Sedangkan  diterimanya  (diperkenankannya) laki-laki bekerja pada sektor wanita dalam beberapa hal  adalah  karena  dalam kondisi  darurat  yang  seyogianya  dibatasi  sesuai  dengan kebutuhan, jangan dijadikan kaidah umum.

Dari kesimpulan diatas, apabila  kita  memperbolehkan  wanita  bekerja,  maka  wajib diikat dengan beberapa syarat, yaitu:

1.       Hendaklah pekerjaannya itu sendiri disyariatkan. Artinya, pekerjaan itu tidak haram atau bisa mendatangkan sesuatu yang haram, seperti wanita yang bekerja untuk melayani lelaki bujang, atau wanita menjadi sekretaris khusus bagi seorang direktur yang karena alasan kegiatan mereka sering berkhalwat (berduaan), atau menjadi penari yang merangsang nafsu hanya demi mengeruk keuntungan duniawi, atau bekerja di bar-bar untuk menghidangkan minum-minuman keras - padahal Rasulullah saw. telah melaknat orang yang menuangkannya, membawanya, dan menjualnya. Atau menjadi pramugari di kapal terbang dengan menghidangkan minum-minuman yang memabukkan, bepergian jauh tanpa disertai mahram, bermalam di negeri asing sendirian, atau melakukan aktivitas-aktivitas lain yang diharamkan oleh Islam, baik yang khusus untuk wanita maupun khusus untuk laki-laki, ataupun untuk keduanya.
  
2.       Memenuhi adab wanita muslimah ketika keluar rumah, dalam berpakaian, berjalan, berbicara, dan melakukan gerak-gerik.
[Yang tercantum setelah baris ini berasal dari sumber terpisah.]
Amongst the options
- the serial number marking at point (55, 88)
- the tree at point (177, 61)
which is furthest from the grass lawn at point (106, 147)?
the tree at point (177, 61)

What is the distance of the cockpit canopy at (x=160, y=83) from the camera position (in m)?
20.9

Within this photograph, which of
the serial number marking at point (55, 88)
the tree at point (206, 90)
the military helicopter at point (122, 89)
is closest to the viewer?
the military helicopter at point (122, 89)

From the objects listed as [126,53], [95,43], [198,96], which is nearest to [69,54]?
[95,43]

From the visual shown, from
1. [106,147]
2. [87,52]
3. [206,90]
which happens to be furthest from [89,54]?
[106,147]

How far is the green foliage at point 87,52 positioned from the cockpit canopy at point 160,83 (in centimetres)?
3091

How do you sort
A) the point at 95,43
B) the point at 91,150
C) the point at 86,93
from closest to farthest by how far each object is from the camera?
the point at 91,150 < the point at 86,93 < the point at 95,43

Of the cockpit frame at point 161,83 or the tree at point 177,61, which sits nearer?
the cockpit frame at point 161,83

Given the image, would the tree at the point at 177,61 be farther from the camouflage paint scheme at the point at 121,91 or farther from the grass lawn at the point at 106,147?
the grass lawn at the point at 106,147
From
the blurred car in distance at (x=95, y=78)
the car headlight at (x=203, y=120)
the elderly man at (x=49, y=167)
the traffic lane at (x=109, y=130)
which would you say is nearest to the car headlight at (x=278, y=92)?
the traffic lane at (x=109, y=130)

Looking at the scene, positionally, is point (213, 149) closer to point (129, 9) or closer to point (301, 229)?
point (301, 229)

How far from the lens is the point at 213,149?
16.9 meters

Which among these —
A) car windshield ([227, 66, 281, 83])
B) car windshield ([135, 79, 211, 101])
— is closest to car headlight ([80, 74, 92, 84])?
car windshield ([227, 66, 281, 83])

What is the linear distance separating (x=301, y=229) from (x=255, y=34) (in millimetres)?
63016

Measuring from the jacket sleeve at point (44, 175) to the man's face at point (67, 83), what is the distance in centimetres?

"Katakanlah kepada wanita-wanita yang beriman, 'Hendaklah mereka menahan pandangannya, dan memelihara kemaluannya, dan janganlah mereka menampakkan perhiasannya, kecuali yang (biasa) tampak daripadanya ..." (an-Nur: 31)
  
"... dan janganlah mereka memukulkan kakinya agar diketahui perhiasan yang mereka sembunyikan ..." (an-Nur: 31 )
  
"... Maka janganlah kamu tunduk dalam berbicara sehingga berkeinginanlah orang yang ada penyakit dalam hatinya, dan ucapkanlah perkataan yang baik," (al-Ahzab 32)
  
3.       Janganlah pekerjaan atau tugasnya itu mengabaikan kewajiban-kewajiban lain yang tidak boleh diabaikan, seperti kewajiban terhadap suaminya atau anak-anaknya yang merupakan kewajiban pertama dan tugas utamanya.